A copy of Vance’s questionnaire, obtained by The Washington Post and published here for the first time, asked would-be ambassadors if they would increase the number of “gender-neutral bathrooms” in U.S. embassies, boost resources for “gender dysphoria and gender transition care” and raise the “Progress flag” during “regional Pride celebrations.”
No surprise:
Both the Human Rights Campaign, the country’s largest LGBTQ rights organization, and GLAAD, a national LGBTQ media advocacy group, released lists of comments Vance had made and policies he had supported relevant to the lesbian, gay, bisexual, transgender and queer community.
HRC and GLAAD noted that Vance introduced a bill last year called the Protect Children’s Innocence Act, which would have banned transition-related medical care, including puberty blockers, hormone therapy and operations, for minors nationally. The bill, which was never taken up in committee, would have charged health care providers who violated it with a class C felony, which is punishable by up to 15 years in prison, and also would have banned institutions of higher education and accrediting entities from providing instruction about gender-affirming care.

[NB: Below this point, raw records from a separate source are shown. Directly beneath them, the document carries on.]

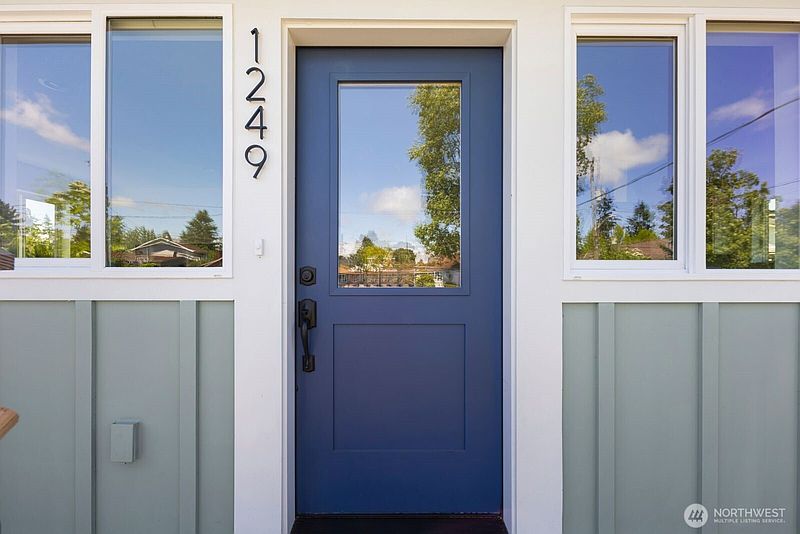 4th image of 1249 SW 151st Street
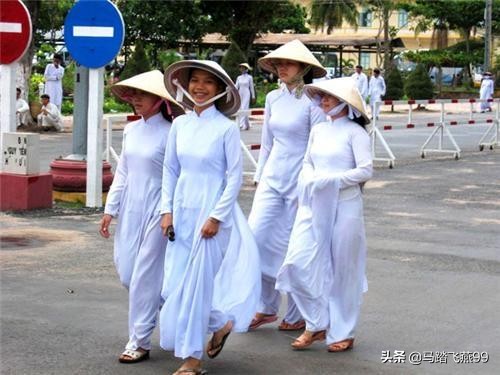 越南hevea乳胶店真的假的,越南旅游必买的小物件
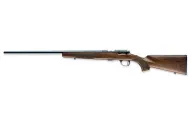 Browning T-Bolt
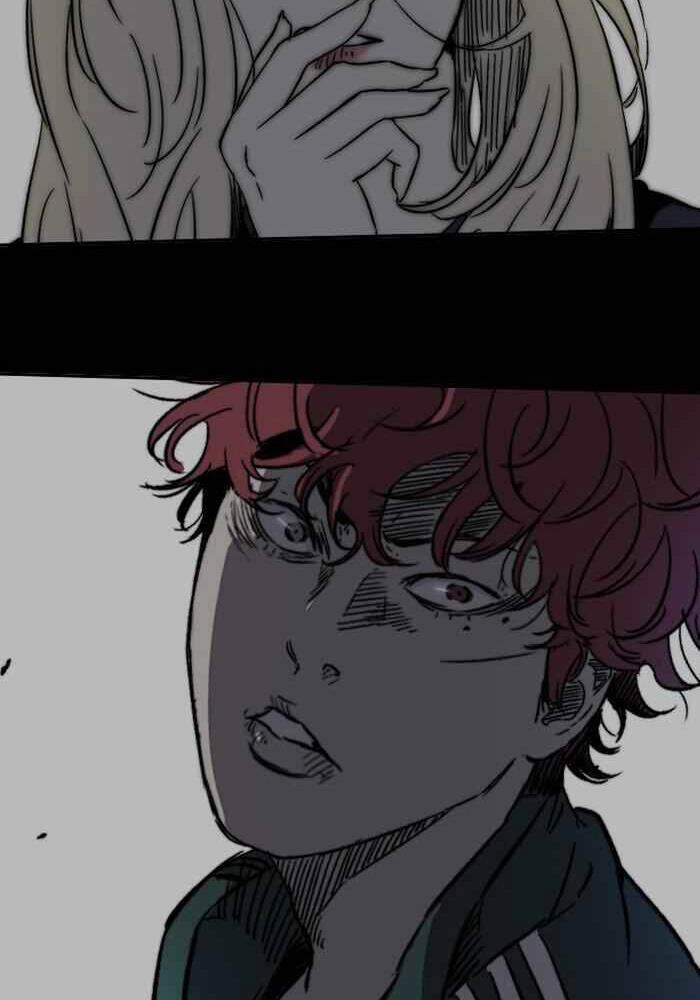 Thể Thao Cực Hạn Chapter 251 - 13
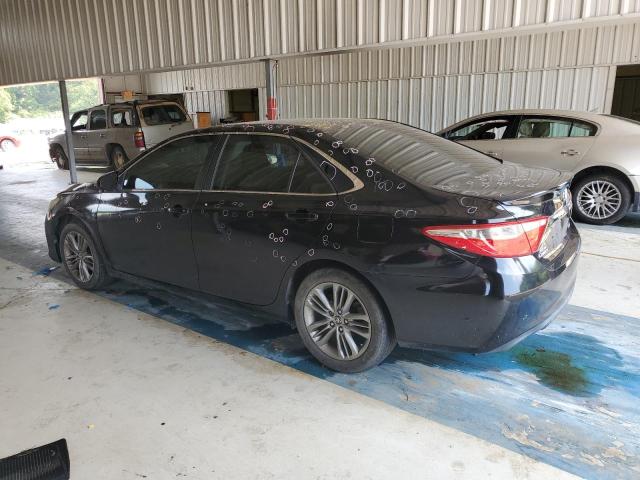 Photo 2 from auction – 2015 TOYOTA CAMRY LE with VIN 4T1BF1FK5FU068541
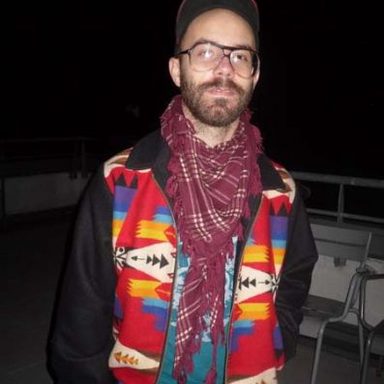 Woodkid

In October, a few months after he introduced the transition-related health care bill, Vance introduced the Passport Sanity Act, a bill to ban “X” gender markers on U.S. passports, an option that the State Department rolled out in April 2022. The bill was also never taken up in committee.
There's more:
Before assuming office, Vance opposed the federal protection for gay and interracial marriages, stating that the efforts were a “bizarre distraction” from other issues.
Vance has also defended his use of the word “groomer,” often used as a slur by conservatives to describe LGBTQ people and their allies. “I’ll stop calling people ‘groomers’ when they stop freaking out about bills that prevent the sexualization of my children,” Vance said on X, formerly Twitter, in April 2022.
There is so much more to say about Vance's extremism, from his zealotry to deny women bodily autonomy to his Trumpist idolization of dictators Putin and Orban, but this alone should be a screaming siren.